- ページ抜粋
------------------------------------------------------------------------

2012年8月13日月曜日

ティカ訪問記~後編~


ティカ訪問2日目はアマニ・ヤ・アフリカ・ケニア事務所で働く石原輝さんにお話を伺ってきた。ティカ中心部から乗り合いバス「マタトゥ」で約20分の郊外に、その職業訓練学校はあった。

NPO法人団体であるアマニ・ヤ・アフリカの歴史は1998年まで遡る。当時旅行でケニアのキベラ地区を訪れた1人の女性が、戦争難民のように国際的関心も集まらず、 政府からは放置されて援助の手も届いていない、慢性的貧困にあえぐ人々とその子供たちとの出会い、 そのような厳しい環境の中でも明るく逞しく生きる人々を何とか支援したいという、一途な想いで仙台から始まったという。アフリカとの交流支援団体である同団体名のAmani ya Africa とはスワヒリ語で、「アフリカの平和」を意味し、アフリカと日本の架け橋として、自然と人々との調和の取れた平和な世界を目指している。

------------------------------------------------------------------------

- 提供記録
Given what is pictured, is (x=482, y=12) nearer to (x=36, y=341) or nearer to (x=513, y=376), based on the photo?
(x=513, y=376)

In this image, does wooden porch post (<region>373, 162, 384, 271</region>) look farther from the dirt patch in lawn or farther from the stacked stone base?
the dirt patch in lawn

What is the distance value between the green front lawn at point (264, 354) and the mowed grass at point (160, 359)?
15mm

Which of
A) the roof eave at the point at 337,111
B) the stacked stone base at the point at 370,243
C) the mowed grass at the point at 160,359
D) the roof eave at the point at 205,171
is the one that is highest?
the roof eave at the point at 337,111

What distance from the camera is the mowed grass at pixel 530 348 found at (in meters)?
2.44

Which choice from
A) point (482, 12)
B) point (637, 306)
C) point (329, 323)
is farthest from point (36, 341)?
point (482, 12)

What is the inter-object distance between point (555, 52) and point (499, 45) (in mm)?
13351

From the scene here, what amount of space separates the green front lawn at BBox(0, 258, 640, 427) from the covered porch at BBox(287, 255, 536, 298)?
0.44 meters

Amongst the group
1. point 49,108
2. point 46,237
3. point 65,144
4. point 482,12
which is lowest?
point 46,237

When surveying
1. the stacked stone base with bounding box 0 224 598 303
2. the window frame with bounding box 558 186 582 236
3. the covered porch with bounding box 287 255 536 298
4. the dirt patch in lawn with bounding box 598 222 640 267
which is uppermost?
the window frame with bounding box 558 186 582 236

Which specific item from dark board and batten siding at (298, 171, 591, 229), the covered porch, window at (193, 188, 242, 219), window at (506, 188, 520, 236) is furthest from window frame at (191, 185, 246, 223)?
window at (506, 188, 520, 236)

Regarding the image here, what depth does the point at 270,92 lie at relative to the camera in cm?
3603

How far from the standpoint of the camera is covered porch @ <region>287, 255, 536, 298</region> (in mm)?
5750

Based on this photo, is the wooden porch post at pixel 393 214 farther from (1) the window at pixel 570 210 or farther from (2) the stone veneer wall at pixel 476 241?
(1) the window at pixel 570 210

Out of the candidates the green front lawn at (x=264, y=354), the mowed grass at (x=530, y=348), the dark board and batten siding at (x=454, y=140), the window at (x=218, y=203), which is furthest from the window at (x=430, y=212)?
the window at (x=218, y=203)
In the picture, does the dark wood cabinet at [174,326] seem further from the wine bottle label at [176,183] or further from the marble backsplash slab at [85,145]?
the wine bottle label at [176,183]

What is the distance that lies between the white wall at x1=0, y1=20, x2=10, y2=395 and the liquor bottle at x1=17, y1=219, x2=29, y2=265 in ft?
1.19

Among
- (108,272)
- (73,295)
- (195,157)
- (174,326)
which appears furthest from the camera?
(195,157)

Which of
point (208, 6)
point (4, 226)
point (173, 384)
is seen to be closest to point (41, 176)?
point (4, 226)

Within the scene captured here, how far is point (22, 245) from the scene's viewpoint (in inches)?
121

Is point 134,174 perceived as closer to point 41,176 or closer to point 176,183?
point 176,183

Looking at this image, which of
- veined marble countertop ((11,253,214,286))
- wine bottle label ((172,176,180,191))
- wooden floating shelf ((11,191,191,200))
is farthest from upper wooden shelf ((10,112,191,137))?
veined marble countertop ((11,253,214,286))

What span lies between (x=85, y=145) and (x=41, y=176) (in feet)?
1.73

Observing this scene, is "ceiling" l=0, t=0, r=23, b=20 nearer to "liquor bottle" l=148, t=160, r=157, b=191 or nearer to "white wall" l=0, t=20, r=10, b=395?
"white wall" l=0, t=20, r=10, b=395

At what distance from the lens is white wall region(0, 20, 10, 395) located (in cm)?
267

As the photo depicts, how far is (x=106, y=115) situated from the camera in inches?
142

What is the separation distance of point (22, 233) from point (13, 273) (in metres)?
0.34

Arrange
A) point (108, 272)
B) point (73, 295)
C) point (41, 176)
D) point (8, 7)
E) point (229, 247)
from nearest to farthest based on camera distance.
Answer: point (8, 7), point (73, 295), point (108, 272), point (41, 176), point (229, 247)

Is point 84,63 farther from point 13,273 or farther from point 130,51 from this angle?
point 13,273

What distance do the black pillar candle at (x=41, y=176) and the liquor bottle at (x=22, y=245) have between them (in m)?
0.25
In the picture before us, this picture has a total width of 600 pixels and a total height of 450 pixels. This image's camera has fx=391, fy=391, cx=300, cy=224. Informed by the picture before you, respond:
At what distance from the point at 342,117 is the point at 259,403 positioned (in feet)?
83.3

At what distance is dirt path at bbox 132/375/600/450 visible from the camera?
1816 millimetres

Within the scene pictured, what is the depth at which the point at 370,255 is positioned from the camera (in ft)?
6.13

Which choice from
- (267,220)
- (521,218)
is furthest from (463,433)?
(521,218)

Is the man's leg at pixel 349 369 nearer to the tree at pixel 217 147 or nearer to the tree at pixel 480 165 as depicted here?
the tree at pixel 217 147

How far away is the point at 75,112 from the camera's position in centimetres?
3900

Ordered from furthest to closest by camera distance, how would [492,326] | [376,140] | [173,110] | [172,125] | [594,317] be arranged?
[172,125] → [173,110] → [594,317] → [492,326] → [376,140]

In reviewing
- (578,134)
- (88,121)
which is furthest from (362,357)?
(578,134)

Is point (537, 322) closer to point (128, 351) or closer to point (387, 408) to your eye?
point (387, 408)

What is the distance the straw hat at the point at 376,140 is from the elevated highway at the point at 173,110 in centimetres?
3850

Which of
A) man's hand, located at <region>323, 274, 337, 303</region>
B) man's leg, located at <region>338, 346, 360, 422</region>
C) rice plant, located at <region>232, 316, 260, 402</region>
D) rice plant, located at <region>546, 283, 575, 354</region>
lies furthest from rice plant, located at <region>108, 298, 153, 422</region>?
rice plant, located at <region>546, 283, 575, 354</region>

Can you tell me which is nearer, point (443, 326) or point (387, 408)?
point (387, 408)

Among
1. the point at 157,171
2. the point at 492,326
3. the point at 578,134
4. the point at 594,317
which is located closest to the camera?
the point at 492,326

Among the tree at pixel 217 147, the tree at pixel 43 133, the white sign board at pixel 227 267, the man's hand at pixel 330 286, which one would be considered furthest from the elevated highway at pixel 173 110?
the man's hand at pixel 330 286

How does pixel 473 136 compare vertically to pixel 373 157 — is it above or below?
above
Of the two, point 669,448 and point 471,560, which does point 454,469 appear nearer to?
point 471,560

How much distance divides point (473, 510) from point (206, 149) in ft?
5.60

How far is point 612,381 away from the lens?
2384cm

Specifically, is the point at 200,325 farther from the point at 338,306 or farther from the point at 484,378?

------------------------------------------------------------------------

- 課題
ティカ訪問記の全文を、一字も変えずにそのまま打ち直してもらえますか？ 記録はここでは一切使いません。

- 解答
2012年8月13日月曜日

ティカ訪問記~後編~


ティカ訪問2日目はアマニ・ヤ・アフリカ・ケニア事務所で働く石原輝さんにお話を伺ってきた。ティカ中心部から乗り合いバス「マタトゥ」で約20分の郊外に、その職業訓練学校はあった。

NPO法人団体であるアマニ・ヤ・アフリカの歴史は1998年まで遡る。当時旅行でケニアのキベラ地区を訪れた1人の女性が、戦争難民のように国際的関心も集まらず、 政府からは放置されて援助の手も届いていない、慢性的貧困にあえぐ人々とその子供たちとの出会い、 そのような厳しい環境の中でも明るく逞しく生きる人々を何とか支援したいという、一途な想いで仙台から始まったという。アフリカとの交流支援団体である同団体名のAmani ya Africa とはスワヒリ語で、「アフリカの平和」を意味し、アフリカと日本の架け橋として、自然と人々との調和の取れた平和な世界を目指している。